# [Problem statement]
Count the lines in the entries below that contain the word "cowling" and give only the number.

# [Data rows]

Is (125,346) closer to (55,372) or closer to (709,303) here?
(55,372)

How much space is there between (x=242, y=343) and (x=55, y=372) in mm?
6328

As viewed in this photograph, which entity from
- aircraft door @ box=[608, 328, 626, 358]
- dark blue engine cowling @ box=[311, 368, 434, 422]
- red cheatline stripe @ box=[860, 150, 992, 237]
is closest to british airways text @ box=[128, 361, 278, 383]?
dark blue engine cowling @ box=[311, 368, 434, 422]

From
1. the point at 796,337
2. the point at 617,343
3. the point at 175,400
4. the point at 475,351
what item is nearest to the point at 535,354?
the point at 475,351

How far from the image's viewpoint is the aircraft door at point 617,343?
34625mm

---

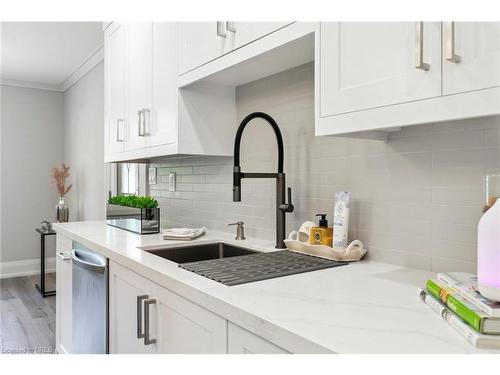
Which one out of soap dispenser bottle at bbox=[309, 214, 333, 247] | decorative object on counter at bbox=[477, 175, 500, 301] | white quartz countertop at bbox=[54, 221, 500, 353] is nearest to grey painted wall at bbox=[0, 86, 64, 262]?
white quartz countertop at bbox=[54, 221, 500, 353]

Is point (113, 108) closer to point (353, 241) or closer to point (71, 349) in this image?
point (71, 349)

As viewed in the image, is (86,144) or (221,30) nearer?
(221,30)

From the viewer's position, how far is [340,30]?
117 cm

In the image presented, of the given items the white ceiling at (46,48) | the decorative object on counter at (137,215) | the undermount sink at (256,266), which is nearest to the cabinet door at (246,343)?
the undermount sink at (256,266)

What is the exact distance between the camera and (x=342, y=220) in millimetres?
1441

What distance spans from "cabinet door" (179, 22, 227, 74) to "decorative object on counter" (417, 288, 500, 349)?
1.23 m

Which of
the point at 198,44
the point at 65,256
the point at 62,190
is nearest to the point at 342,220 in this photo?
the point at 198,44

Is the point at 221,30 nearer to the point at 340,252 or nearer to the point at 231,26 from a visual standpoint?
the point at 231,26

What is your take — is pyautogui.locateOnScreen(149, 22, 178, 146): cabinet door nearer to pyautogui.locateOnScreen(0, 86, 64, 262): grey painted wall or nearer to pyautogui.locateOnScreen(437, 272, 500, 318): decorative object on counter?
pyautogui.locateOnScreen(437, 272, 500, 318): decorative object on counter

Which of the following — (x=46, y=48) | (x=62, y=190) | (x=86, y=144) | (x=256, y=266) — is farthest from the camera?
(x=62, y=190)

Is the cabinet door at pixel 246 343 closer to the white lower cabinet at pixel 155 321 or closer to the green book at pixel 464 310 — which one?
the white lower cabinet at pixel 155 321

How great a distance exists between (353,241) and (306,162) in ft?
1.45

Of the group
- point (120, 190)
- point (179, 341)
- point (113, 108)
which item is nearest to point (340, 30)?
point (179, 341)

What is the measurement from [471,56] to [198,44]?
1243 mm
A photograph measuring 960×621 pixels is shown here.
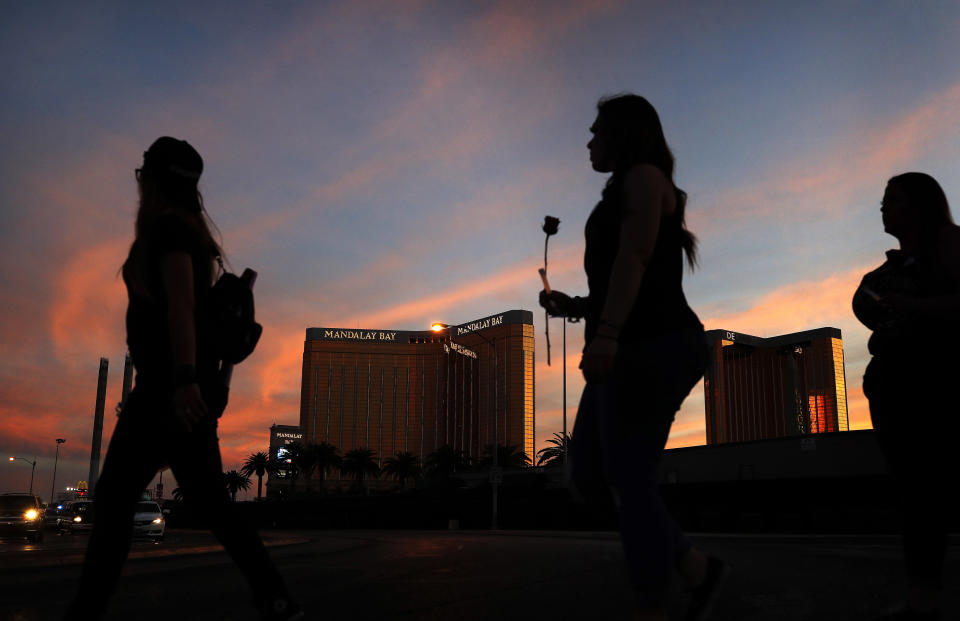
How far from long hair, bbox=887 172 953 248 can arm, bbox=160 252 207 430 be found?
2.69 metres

# [Task solution]
2